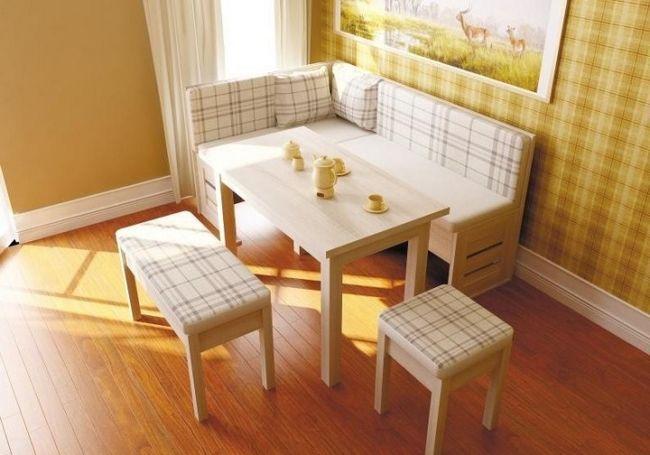 Сучасні дизайнери пропонують кухонні куточки самих різних конфігурацій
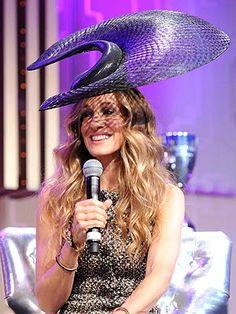http://stylenews.peoplestylewatch.com/2011/11/02/sarah-jessica-parker-fashion-hat/
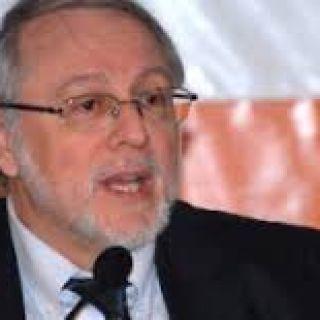 PAULO ROBERTO DE ALMEIDA E ANDRÉ HERÁCLIO DO REGO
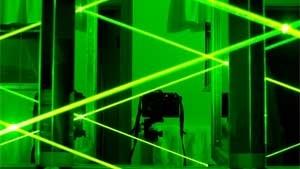 Per generare impulsi luminosi con un laser bisogna operare sulla lunghezza d'onda e usare dei modulatori di ampiezza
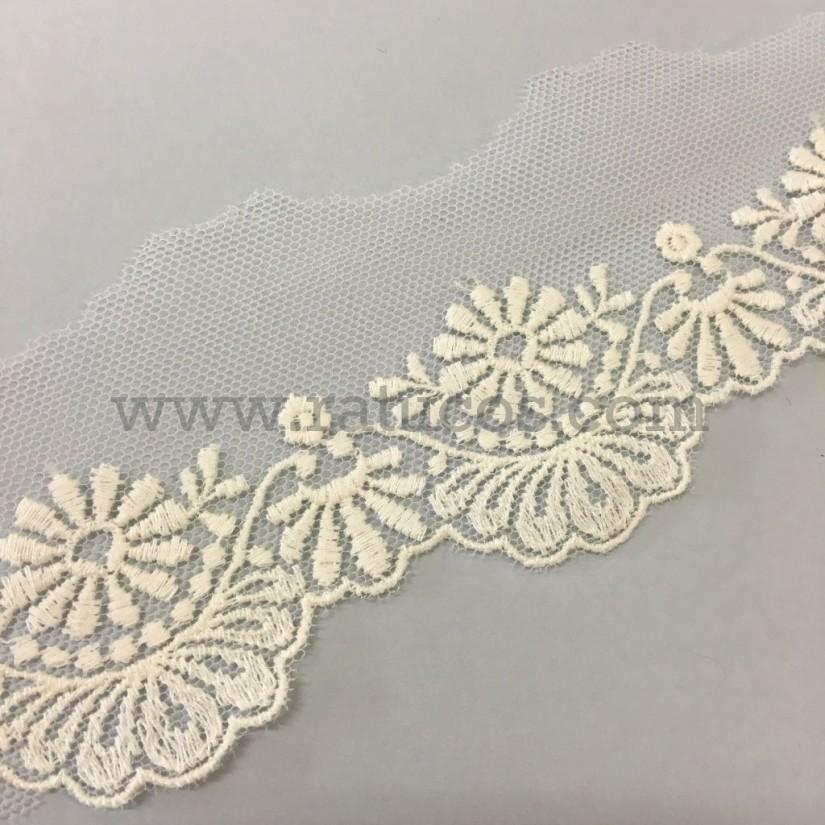 Puntilla de tul bordado de 5 cm de ancho. Serie Jimena. Disponible en varios colores.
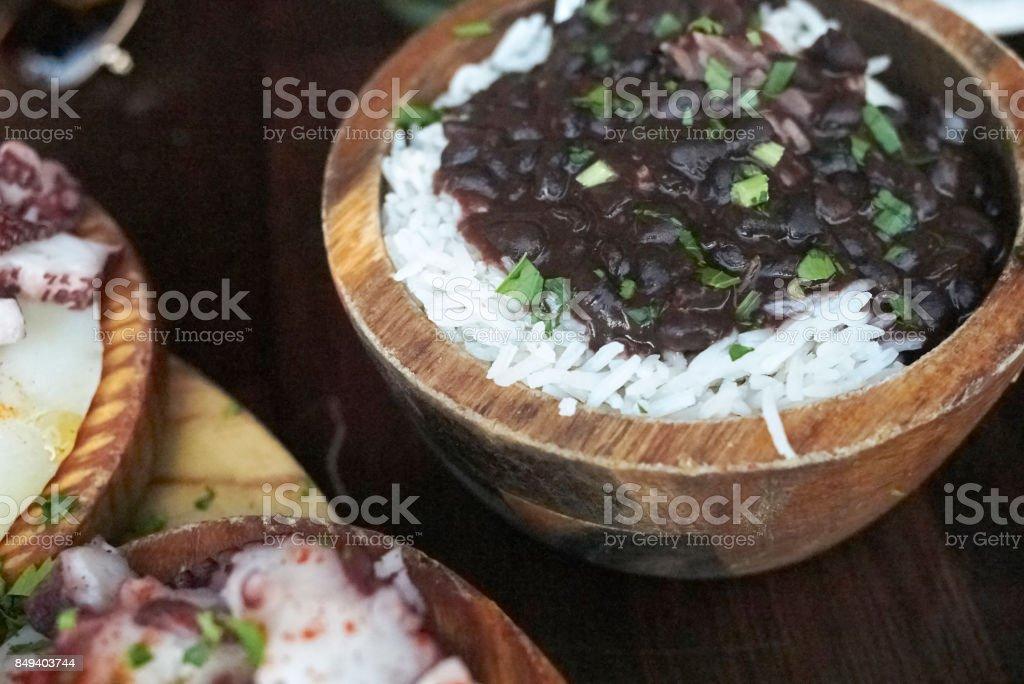Reis mit schwarzen Bohnen – Foto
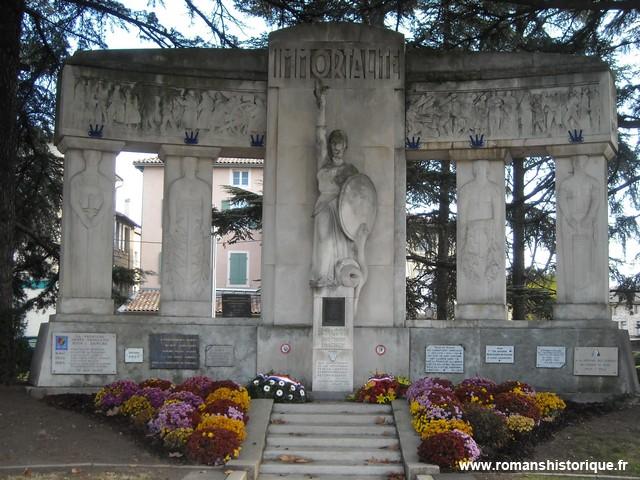 Romans sur is re le monument aux morts de la place du champ de mars - Office du tourisme romans sur isere ...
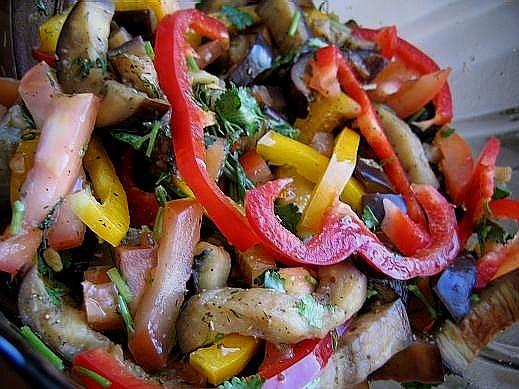 Я потихоньку осваиваюсь на новом месте вот несколько салатиков -баклажаны,помидоры,перцы,кинза сала...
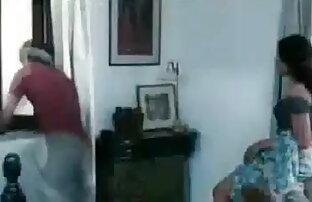 बेब शॉवर में बीपी सेक्सी ब्लू बीपी तो गुदा खिलौने के साथ खेलता है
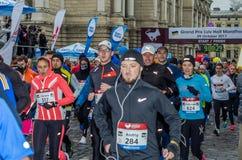 利沃夫州,乌克兰- 2017年10月29日:运动员赛跑者起动跑大奖赛利沃夫州半马拉松 免版税图库摄影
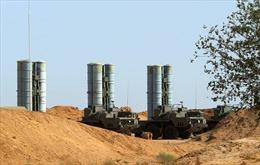 Nga phô diễn năng lực chiến đấu của tên lửa S-400 với tùy viên quân sự nước ngoài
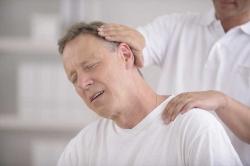 درد پشت سر نشانه چیست؟ 3 علت و درمان دردپشت گردن | مجله هفتگی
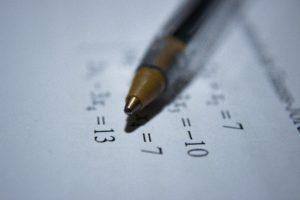 Matematikos žinios dugne, mokyklose – tragiška padėtis: net 300 eurų stipendijos abiturientų nesuviliojo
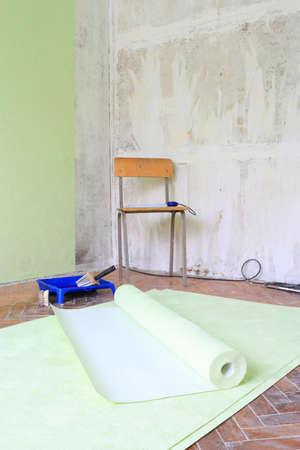 壁紙と部屋に修理のためのツール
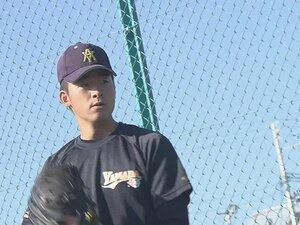 青森山田・堀田賢慎の剛球を受けた。直球の回転音が美しいドラフト候補。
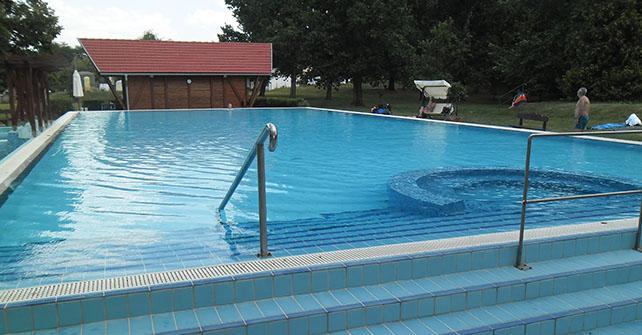 25 méteres úszómedence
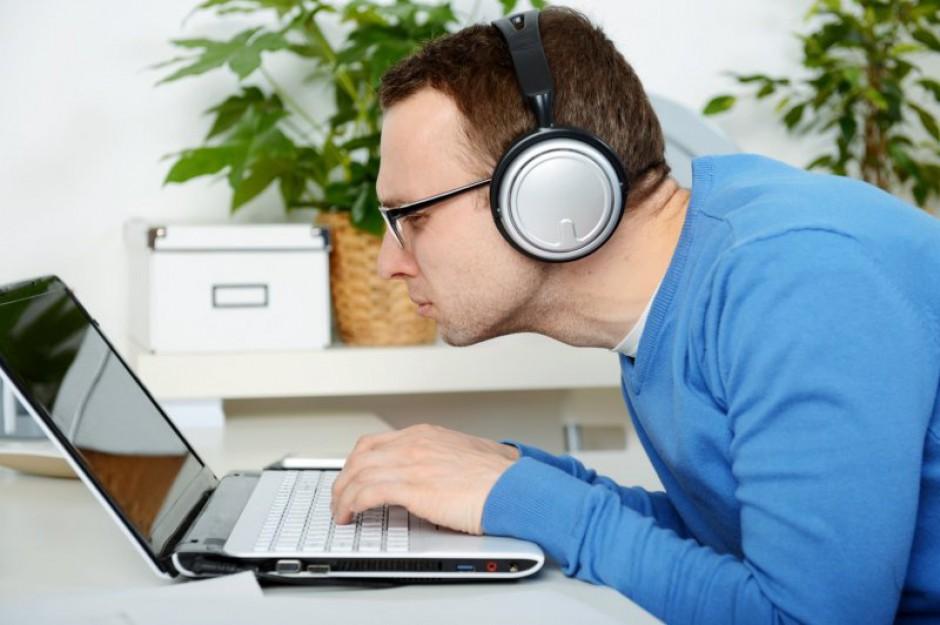Pracodawca, chcąc monitorować komputer pracownika, w pierwszej kolejności musi poinformować zatrudnionego o takim zamiarze. (Fot. Fotolia)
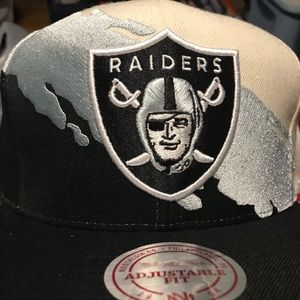 Mitchell   Ness Accessories - Oakland raiders Mitchell Ness Paintbrush  SnapBack d233ab24f585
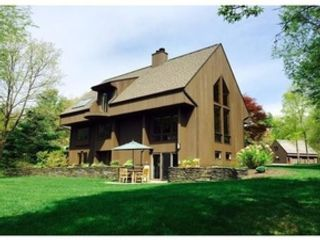 5 BR,  3.00 BTH  Raised ranch style home in Amherst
━━━━━━━━━━━━━━━━━━━━
Repeat each record exactly, with the pictures left out.

▸ Your response
 Сучасні дизайнери пропонують кухонні куточки самих різних конфігурацій
http://stylenews.peoplestylewatch.com/2011/11/02/sarah-jessica-parker-fashion-hat/
 PAULO ROBERTO DE ALMEIDA E ANDRÉ HERÁCLIO DO REGO
 Per generare impulsi luminosi con un laser bisogna operare sulla lunghezza d'onda e usare dei modulatori di ampiezza
 Puntilla de tul bordado de 5 cm de ancho. Serie Jimena. Disponible en varios colores.
Reis mit schwarzen Bohnen – Foto
 Romans sur is re le monument aux morts de la place du champ de mars - Office du tourisme romans sur isere ...
 Я потихоньку осваиваюсь на новом месте вот несколько салатиков -баклажаны,помидоры,перцы,кинза сала...
 बेब शॉवर में बीपी सेक्सी ब्लू बीपी तो गुदा खिलौने के साथ खेलता है
 利沃夫州,乌克兰- 2017年10月29日:运动员赛跑者起动跑大奖赛利沃夫州半马拉松 免版税图库摄影
 Nga phô diễn năng lực chiến đấu của tên lửa S-400 với tùy viên quân sự nước ngoài
 درد پشت سر نشانه چیست؟ 3 علت و درمان دردپشت گردن | مجله هفتگی
 Matematikos žinios dugne, mokyklose – tragiška padėtis: net 300 eurų stipendijos abiturientų nesuviliojo
 壁紙と部屋に修理のためのツール
 青森山田・堀田賢慎の剛球を受けた。直球の回転音が美しいドラフト候補。
 25 méteres úszómedence
Pracodawca, chcąc monitorować komputer pracownika, w pierwszej kolejności musi poinformować zatrudnionego o takim zamiarze. (Fot. Fotolia)
 Mitchell   Ness Accessories - Oakland raiders Mitchell Ness Paintbrush  SnapBack d233ab24f585
 5 BR,  3.00 BTH  Raised ranch style home in Amherst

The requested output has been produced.